INTELLECTUAL PROPERTY RIGHTS:
In respect of the documents specifically created for the Client as part of this Agreement, the Coach maintains all of the copyright, other intellectual property rights and any other data or material used or subsisting in the Material whether finished or unfinished. Client receives one license for personal use of any content provided by the Coach. Nothing in this Agreement shall transfer ownership of or rights to any intellectual property of the Coach to the Client, nor grant any right or license other than those stated in this Agreement. For the purposes of this Clause, “Material” shall mean the materials, in whatever form, used by the Coach to provide the Services and the products, systems, programs or processes, produced by the Coach pursuant to this Agreement.
DISCLAIMER OF WARRANTIES:
The Services provided to the Client by the Coach under this Agreement are provided on an “as-is” basis, without any warranties or representations express, implied or statutory; including, without limitation, warranties of quality, performance, non-infringement, merchantability or fitness for a particular purpose.
INDEMNIFICATION:
Each party shall indemnify, defend, and hold harmless the other, its current and former employees, or agents, from and against any claims, including third party claims, demands, loss, damage, liability, or expense (including attorney’s fees) relating to a) the negligence, recklessness, or willful misconduct of the indemnifying party or any party under direction or control of the indemnifying party, b) a material breach of this Agreement by the indemnifying party, or c) the damage, loss, or destruction of any property, profit, or revenue (both real or imagined) of the indemnified party, or its clients.
DISPUTE RESOLUTION:
If a dispute is not resolved first by good-faith negotiation between the parties to this Agreement, any controversy or dispute to this Agreement will be submitted to the American Arbitration Association. The arbitration shall occur within ninety (90) days from the date of the initial arbitration demand and shall take place in Clackamas County, Oregon, United States or via telephone. The Parties shall cooperate in exchanging and expediting discovery as part of the arbitration process and shall cooperate with each other to ensure that the arbitration process is completed within the ninety (90) day period.
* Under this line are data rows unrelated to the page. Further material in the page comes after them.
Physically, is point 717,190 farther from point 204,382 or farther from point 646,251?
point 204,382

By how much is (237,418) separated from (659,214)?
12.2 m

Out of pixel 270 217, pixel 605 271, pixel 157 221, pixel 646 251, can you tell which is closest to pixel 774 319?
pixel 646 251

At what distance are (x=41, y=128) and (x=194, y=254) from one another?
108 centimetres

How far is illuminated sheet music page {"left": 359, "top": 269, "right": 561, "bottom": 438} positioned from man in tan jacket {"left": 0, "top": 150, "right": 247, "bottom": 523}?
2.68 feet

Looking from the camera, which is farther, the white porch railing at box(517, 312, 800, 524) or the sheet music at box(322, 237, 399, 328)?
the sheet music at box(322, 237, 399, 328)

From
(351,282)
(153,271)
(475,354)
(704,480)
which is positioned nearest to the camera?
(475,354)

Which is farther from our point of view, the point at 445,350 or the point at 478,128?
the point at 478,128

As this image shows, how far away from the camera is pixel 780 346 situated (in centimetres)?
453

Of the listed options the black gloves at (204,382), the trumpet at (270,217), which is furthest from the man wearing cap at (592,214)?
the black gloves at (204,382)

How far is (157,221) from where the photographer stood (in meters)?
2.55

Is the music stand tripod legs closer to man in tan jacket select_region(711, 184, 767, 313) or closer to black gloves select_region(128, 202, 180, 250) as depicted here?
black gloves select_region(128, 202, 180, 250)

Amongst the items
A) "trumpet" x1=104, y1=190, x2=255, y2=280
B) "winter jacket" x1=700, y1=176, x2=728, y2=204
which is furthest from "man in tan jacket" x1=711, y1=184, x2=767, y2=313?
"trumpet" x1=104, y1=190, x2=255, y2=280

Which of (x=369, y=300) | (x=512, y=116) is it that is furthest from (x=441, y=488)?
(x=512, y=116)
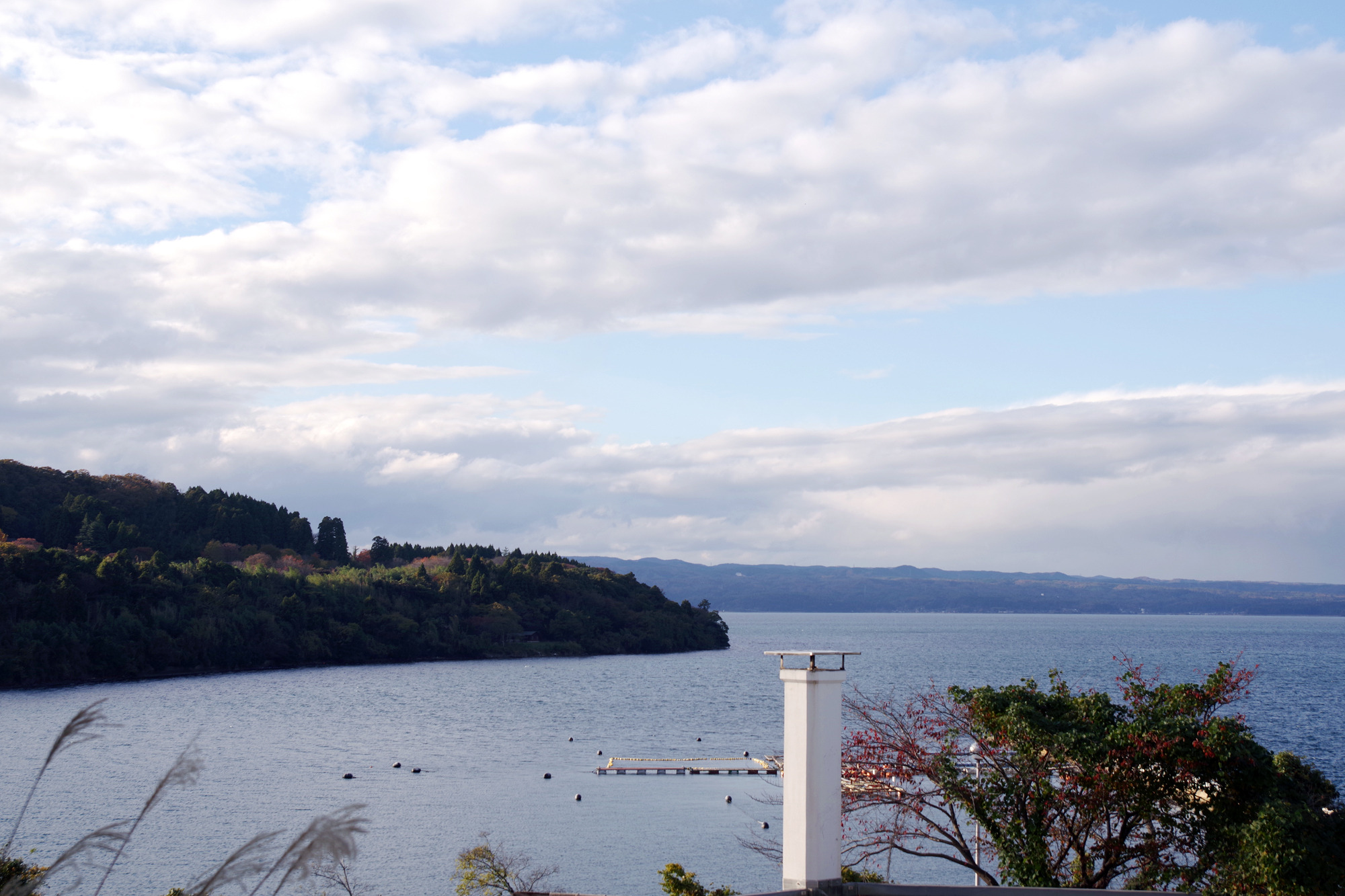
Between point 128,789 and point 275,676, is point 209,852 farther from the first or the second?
point 275,676

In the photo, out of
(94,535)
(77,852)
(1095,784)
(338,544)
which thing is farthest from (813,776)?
(338,544)

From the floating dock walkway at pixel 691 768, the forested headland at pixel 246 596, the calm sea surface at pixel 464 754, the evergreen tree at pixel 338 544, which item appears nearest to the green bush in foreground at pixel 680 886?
the calm sea surface at pixel 464 754

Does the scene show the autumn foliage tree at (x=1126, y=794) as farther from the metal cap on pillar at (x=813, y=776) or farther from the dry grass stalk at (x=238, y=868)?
the dry grass stalk at (x=238, y=868)

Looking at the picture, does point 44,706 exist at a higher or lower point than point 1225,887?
lower

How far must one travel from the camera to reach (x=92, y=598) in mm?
101125

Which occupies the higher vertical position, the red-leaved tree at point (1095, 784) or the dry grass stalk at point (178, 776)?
the dry grass stalk at point (178, 776)

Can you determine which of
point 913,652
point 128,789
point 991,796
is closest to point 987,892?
point 991,796

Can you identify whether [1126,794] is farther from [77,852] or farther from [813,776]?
[77,852]

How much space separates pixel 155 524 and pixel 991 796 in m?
151

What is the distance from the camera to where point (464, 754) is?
63156 millimetres

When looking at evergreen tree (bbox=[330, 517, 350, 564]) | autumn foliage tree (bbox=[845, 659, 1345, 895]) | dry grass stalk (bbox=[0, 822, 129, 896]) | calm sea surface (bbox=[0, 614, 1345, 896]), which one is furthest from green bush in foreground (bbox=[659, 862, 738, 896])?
evergreen tree (bbox=[330, 517, 350, 564])

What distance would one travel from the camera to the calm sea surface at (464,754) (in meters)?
37.3

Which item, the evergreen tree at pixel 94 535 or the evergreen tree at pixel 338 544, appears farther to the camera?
the evergreen tree at pixel 338 544

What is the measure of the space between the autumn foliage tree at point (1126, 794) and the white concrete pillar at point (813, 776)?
4950mm
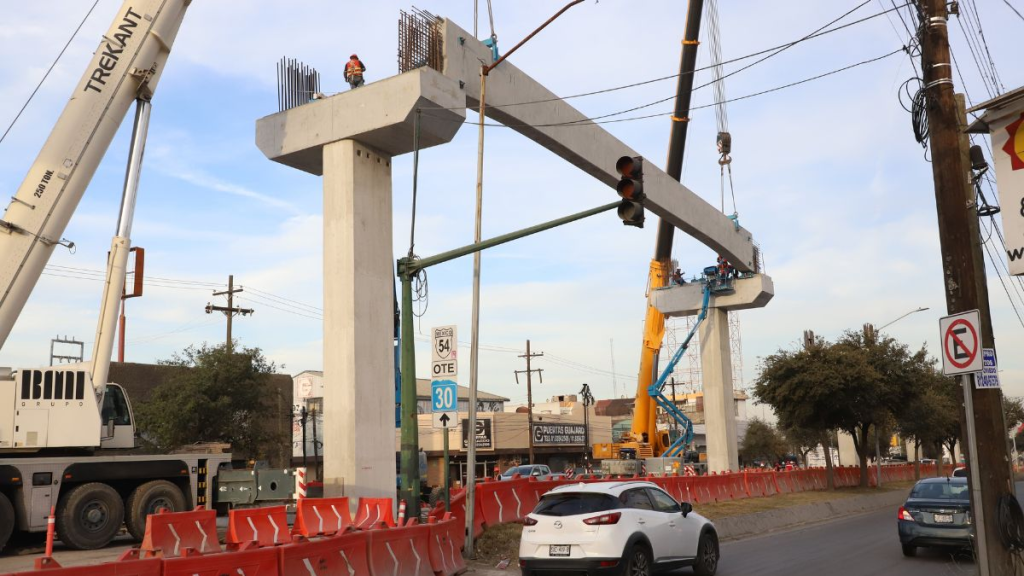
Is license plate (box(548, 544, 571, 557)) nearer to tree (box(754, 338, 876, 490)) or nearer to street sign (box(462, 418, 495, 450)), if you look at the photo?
tree (box(754, 338, 876, 490))

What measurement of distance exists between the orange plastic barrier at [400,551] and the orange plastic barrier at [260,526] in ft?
9.30

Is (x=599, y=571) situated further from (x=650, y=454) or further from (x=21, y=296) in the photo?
(x=650, y=454)

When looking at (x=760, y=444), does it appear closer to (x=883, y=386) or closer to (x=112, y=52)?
(x=883, y=386)

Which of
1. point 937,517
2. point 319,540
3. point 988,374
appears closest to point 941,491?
point 937,517

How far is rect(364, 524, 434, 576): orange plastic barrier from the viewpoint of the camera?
1234cm

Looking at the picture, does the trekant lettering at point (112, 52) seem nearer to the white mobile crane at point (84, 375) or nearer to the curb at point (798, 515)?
the white mobile crane at point (84, 375)

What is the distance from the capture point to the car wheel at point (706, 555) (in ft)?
45.1

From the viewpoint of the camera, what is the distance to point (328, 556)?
11328 millimetres

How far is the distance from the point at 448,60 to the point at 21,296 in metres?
10.0

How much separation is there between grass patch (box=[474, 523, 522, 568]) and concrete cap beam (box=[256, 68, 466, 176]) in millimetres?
8692

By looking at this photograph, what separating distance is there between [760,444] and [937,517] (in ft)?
273

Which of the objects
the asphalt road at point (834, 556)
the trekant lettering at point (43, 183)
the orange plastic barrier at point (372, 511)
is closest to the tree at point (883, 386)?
the asphalt road at point (834, 556)

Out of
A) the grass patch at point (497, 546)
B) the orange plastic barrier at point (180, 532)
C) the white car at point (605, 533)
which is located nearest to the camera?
the white car at point (605, 533)

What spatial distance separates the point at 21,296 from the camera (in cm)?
1602
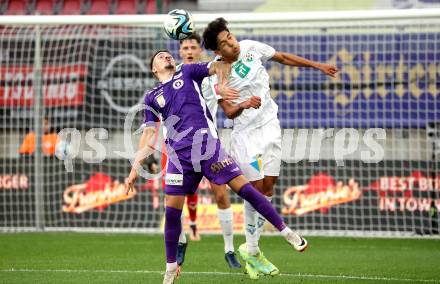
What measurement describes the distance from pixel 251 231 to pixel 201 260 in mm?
1613

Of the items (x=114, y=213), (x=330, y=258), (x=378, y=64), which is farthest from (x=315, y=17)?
(x=114, y=213)

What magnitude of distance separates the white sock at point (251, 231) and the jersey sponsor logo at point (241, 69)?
1.37 metres

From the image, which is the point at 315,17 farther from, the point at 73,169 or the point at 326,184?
the point at 73,169

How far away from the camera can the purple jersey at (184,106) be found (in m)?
7.36

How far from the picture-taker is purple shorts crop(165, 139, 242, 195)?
7273mm

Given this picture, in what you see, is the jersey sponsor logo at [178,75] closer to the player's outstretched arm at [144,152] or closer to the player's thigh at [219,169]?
the player's outstretched arm at [144,152]

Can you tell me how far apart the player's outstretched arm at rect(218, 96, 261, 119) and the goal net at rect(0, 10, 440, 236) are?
5.39m

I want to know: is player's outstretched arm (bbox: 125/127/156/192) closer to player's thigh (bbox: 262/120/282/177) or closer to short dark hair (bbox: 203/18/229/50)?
short dark hair (bbox: 203/18/229/50)

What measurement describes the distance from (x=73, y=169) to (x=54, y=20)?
2.71 meters

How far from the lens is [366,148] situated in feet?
45.4

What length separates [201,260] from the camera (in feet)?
32.6

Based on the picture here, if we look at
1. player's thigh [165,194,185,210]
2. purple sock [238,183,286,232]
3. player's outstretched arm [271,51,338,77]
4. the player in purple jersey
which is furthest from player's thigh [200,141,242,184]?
player's outstretched arm [271,51,338,77]

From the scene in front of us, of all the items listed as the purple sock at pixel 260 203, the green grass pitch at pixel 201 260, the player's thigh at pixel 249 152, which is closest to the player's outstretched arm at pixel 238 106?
the purple sock at pixel 260 203

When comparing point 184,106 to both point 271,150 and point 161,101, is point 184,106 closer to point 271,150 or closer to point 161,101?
point 161,101
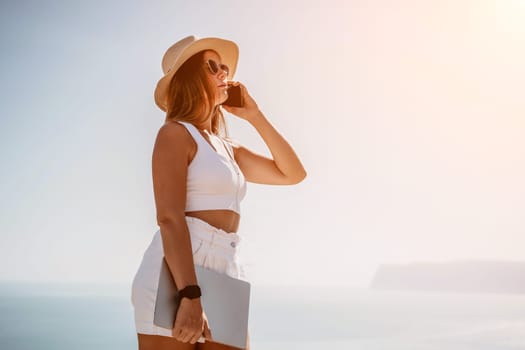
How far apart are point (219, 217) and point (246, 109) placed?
442 mm

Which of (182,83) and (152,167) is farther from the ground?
(182,83)

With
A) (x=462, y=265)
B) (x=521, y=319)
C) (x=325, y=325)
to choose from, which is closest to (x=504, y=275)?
(x=462, y=265)

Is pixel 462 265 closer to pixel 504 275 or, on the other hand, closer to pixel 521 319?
pixel 504 275

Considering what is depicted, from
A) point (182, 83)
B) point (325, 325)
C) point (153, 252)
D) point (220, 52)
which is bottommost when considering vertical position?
point (153, 252)

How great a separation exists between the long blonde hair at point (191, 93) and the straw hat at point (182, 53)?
21 mm

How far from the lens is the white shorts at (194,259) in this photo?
141 cm

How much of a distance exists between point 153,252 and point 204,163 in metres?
0.25

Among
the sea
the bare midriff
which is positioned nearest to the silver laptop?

The written decision of the arbitrators (which will provide for the payment of costs, including attorneys’ fees) will be absolutely binding and conclusive and not subject to judicial review, and may be entered and enforced in any court of proper jurisdiction, either as a judgment of law or decree in equity, as circumstances may indicate.
GOVERNING LAW:
This Agreement shall be governed by and construed in accordance with the laws of the State of Oregon within The United States of America, regardless of the conflict of laws principles thereof.
GOOD FAITH:
Each party represents and warrants to the other that such party has acted in good faith, and agrees to continue to so act, in the negotiation, execution, delivery, performance and any termination of this Agreement.
ENTIRE AGREEMENT:
This Agreement contains the entire agreement between the parties and supersedes all prior agreements between the parties, whether written or oral. No representations, inducements, promises, or agreements which are not embodied herein shall be of any force or effect. This Agreement may not be modified, amended, varied, waived, explained, added to, extended, changed in any way, except by a written instrument executed by a person authorized to execute such an instrument on behalf of both the Client and the Coach.